More than 256 security-related incidents over a 14-year period involved with a U.S. mission abroad were ignored by the Accountability Review Board, according to a report by the Inspector General for the U.S. Department of State and the Broadcasting Board of Governors.
The ARB was established to help ensure the safety of State Department employees assigned to diplomatic missions abroad by making recommendations after a security-related event.
The board's most prominent report was its recent evaluation of the attack on the U.S. diplomatic facility in Benghazi, Libya, in which four Americans, including U.S. Ambassador Chris Stephens were murdered.
But the State Department is not structured properly to make use of the ARB, and department officials do not consistently follow-up on implementation of the board's recommendations, according to the inspector general.
"The Department of State has neither a conceptual framework nor a process for risk management. There is no one person or office specifically tasked to oversee the assessment of risks in critical, high-threat locales and weigh those risks against the U.S. government’s policy priorities to determine if the strategic value of the program outweighs the associated risk," the inspector general said.
"Follow-through on long-term security program improvements involving physical security, training, and intelligence sharing lacks sustained oversight by Department of State principals," the IG also said.
Only 46 incidents from 1998 to 2012 went to the Permanent Coordinating Committee, the body that recommends to the secretary of state whether the ARB should meet. As a result, only 12 cases were reviewed by the ARB.
The ARB will convene, with respect to a security-related incident, if there is a serious injury, loss of life or significant destruction of property or a serious breach of security, according to the Foreign Affairs Manual. It also must occur at or be related to a U.S. government mission abroad.
Many of these cases went without review due to a lack of clear guidelines and inconsistencies in how incidents were reported.
One such case occurred in June 2002, after a suicide bomber detonated a large truck 50 feet from the consulate general in Pakistan, killing 12 people, injuring more than 50 (including a U.S. Marine), and destroying a portion of the facility’s perimeter wall.
It was not recommended that the ARB evaluate the incident, because the PCC ruled that there were no causes related to security, according to the report released on Wednesday.
Another example is the definition of “serious injury.”
“The PCC defines ‘serious’ as an injury from which an individual cannot recover, such as amputation or loss of sight or hearing,” the body that convenes and chairs the PCC, the Office of Management Policy, Rightsizing, and Innovation, told the inspector general.
However, a September 2004 PCC meeting defined a serious injury as “nearly fatal,” according to the report.

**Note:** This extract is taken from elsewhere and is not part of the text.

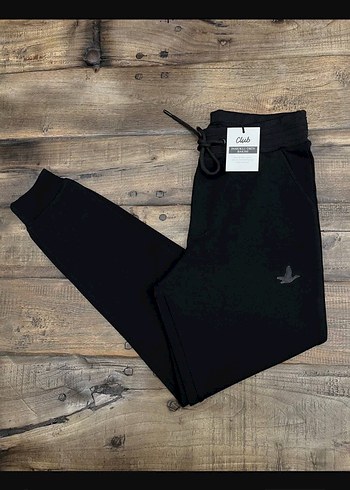 Beymen club Erkek Sweatpant Rahat Kesim - Görsel 3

“An injury, such as massive blood loss, would meet the latter definition, but not the former,” the report said.
In 2008, a mob set fire to a U.S. embassy in Belgrade, Serbia, which resulted in significant damages and its ultimate closure. No PCC meeting followed the event.
The report determined that the current system does not provide enough information, which has led the State Department to miss “opportunities to draw lessons from events that could improve security programs.”